Ce vapeur relâche régulièrement à Rochefort et j'ai toujours eu, lors de mes visites réglementaires, une très bonne impression sur l'organisation et la marche du service militaire.
Commentaire
En lisant ce récit du déroulement de l'affaire, il apparaît tout à fait évident que FRANK DELMAS était en fait utilisé comme bateau-piège. Loin de chercher à fuir, il a bien au contraire cherché à tout prix l'affrontement avec le sous-marin. Mais le commandant de ce dernier s'est méfié et à préférer renoncer au combat.
Un autre élément est surprenant. Le commandant est dépossédé de son commandement par un passager militaire. C'est absolument inusuel et je n'ai pas d'autre exemple d'une telle chose. Ceci ne peut résulter que de dispositions prises avant le départ par les autorités maritimes et militaires, dans le cadre bien défini d'une « mission spéciale » et, bien sûr, en accord avec le commandant en titre.
Et cela ne fait que renforcer l'hypothèse du bateau-piège.
4 Juillet 1918
Rapport du capitaine
Appareillé de Saint Jean de Luz le 20 Juin et arrivé le soir même à Bilbao. Revenu à Saint Jean de Luz le 26 et resté sur rade pendant cinq jours, immobilisé par une épidémie de grippe attrapée à Bilbao (nota : seraient-ce les prémices de la terrible grippe espagnole?). Douze hommes, dont sept de la machine, sont exempts de service.
Quitté Saint Jean de Luz le 1er Juillet en convoi et arrivé à Brest le 3 Juillet. Quitté Brest le 4 à 02h00 en convoi de 14 navires disposés sur cinq colonnes, escortés par le torpilleur STYLET et trois chalutiers anglais.
A 09h00, un sous-marin est aperçu sur tribord. Tous les bâtiments du convoi viennent sur bâbord.
A 09h30, le vapeur BLOIS hisse le pavillon B (sous-marin sur bâbord) et tire un coup de canon, puis cesse le feu. Mis aux postes de combat, mais le sous-marin est masqué par trois autres navires du convoi dont un Danois. Les chalutiers signalent « Restez groupés ».
A 11h30, FRANK DELMAS aperçoit le sous-marin sur bâbord. Le sillage est bien visible à environ 45 degrés sur bâbord. Le convoi fait une embardée sur tribord et le vapeur LIBOURNE ouvre le feu, puis cesse le tir.
FRANK DELMAS tire alors avec ses deux pièces. Le deuxième coup va droit au but. Fort bouillonnement lors de l'explosion de l'obus. Il est suivi par une seconde forte explosion et une colonne de fumée s'élève jusqu'à 25 m de hauteur.
Le quartier-maître canonnier officier de tir fait la réflexion : "ça y est, il est touché"! Certains d'avoir touché le sous-marin, les hommes poussent des hourras.
La position est 49°10 N et 05°02 W (nota : étonnamment proche de la position de la première rencontre le 11 Novembre précédent, à peine une dizaine de milles)
Plus aucune alerte jusqu'à Penzance. Fait route ensuite sur Cardiff et Barry Dock.
Quitté Penzance le 16 Juillet et mouillé le même jour sur rade de Roscanvel. Fait ensuite route sur Quiberon et Saint Nazaire.

------------------------------------------------------------------------

▶ Travail à faire
#1 Répondez à ces questions sur l'extrait sur le vapeur FRANK DELMAS :
(a) Combien d'hommes étaient exempts de service à cause de la grippe attrapée à Bilbao ?
(b) Quel torpilleur escortait le convoi parti de Brest ?
(c) Jusqu'à quelle hauteur la colonne de fumée s'est-elle élevée ?
#2 Pour chaque affirmation, dites si elle est conforme à l'extrait sur le vapeur FRANK DELMAS. Répondez par oui ou non, et citez les mots du texte qui le montrent.
(a) Le convoi parti de Brest comptait 14 navires.
(b) Le navire a quitté Penzance le 20 juillet.
(c) Le vapeur BLOIS a hissé le pavillon B.
#3 Prolongez l'extrait sur le vapeur FRANK DELMAS à partir de sa dernière phrase.
Les enregistrements n'ont aucun rapport avec l'extrait sur le vapeur FRANK DELMAS.

▶ Données enregistrées
------------------------------------------------------------------------

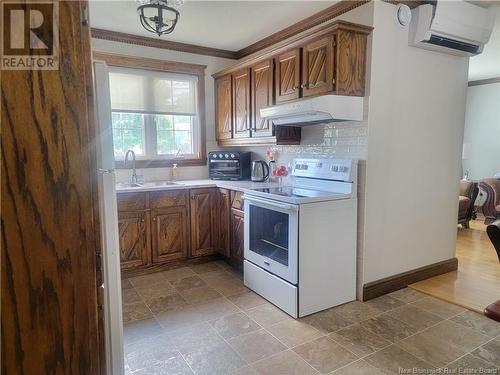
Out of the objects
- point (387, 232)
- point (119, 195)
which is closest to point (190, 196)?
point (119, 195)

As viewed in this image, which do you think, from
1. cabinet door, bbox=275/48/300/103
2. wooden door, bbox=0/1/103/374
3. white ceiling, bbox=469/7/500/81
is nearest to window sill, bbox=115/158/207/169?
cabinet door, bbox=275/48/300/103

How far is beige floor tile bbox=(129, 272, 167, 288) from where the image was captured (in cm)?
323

------------------------------------------------------------------------

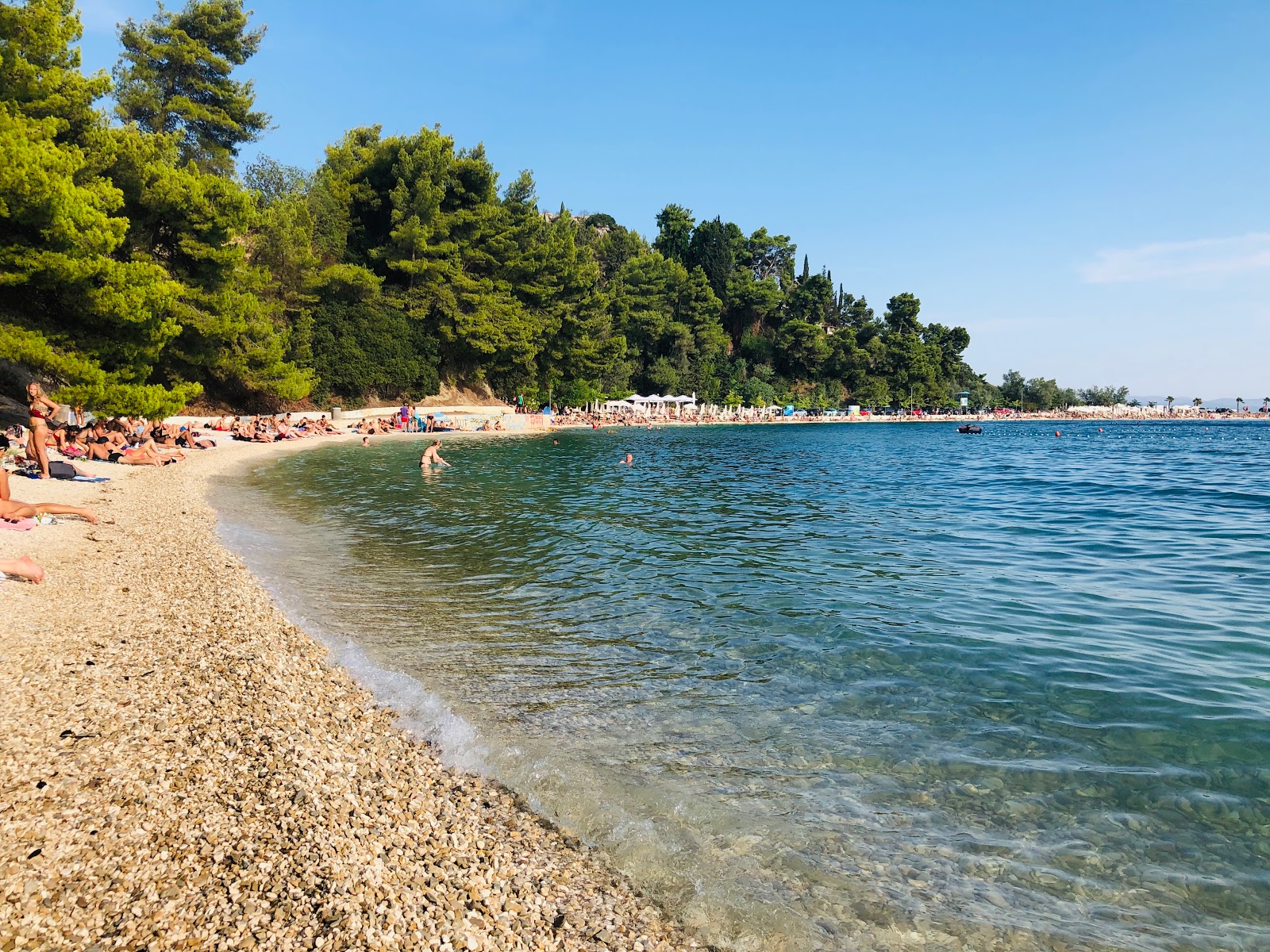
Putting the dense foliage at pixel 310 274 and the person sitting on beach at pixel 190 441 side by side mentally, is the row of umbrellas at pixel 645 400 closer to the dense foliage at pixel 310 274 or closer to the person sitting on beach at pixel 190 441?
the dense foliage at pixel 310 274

------------------------------------------------------------------------

▶ Réponses attendues
#1
(a) Douze hommes, dont sept de la machine.
(b) Le torpilleur STYLET.
(c) Jusqu'à 25 m de hauteur.

#2
(a) Oui : « en convoi de 14 navires disposés sur cinq colonnes ».
(b) Non : « Quitté Penzance le 16 Juillet ».
(c) Oui : « le vapeur BLOIS hisse le pavillon B ».

#3
Récompenses
Pour cette action du 4 Juillet 1918, la capitaine Grandjean recevra un témoignage officiel de satisfaction :
« Par la précision de son tir, dû à la bonne organisation militaire de son bâtiment, a obligé un sous-marin ennemi a abandonner l'attaque du convoi ».
Un TOS sera aussi décerné à tout l'équipage
« Equipage bien entraîné. Tir précis. A obligé un sous-marin ennemi à abandonner l'attaque d'un convoi. »
Les sous-marins attaquants
N'ont pas été identifiés.
Ayant les dates, heures et positions des actions, il doit être possible de les identifier s'ils sont rentrés à leurs bases. Il serait particulièrement intéressant de se procurer le KTB de celui du 4 Juillet afin de savoir s'il a vraiment été touché.
Le novice du FRANK DELMAS
On note sur ce vapeur la présence du novice Edouard ZANKER.
Nous avons déjà rencontré ce garçon à plusieurs reprises.
Edouard Gabriel Auguste Zanker était né le 10 Février 1901 à Rochefort où il habitait 26 rue Amiral Courbet.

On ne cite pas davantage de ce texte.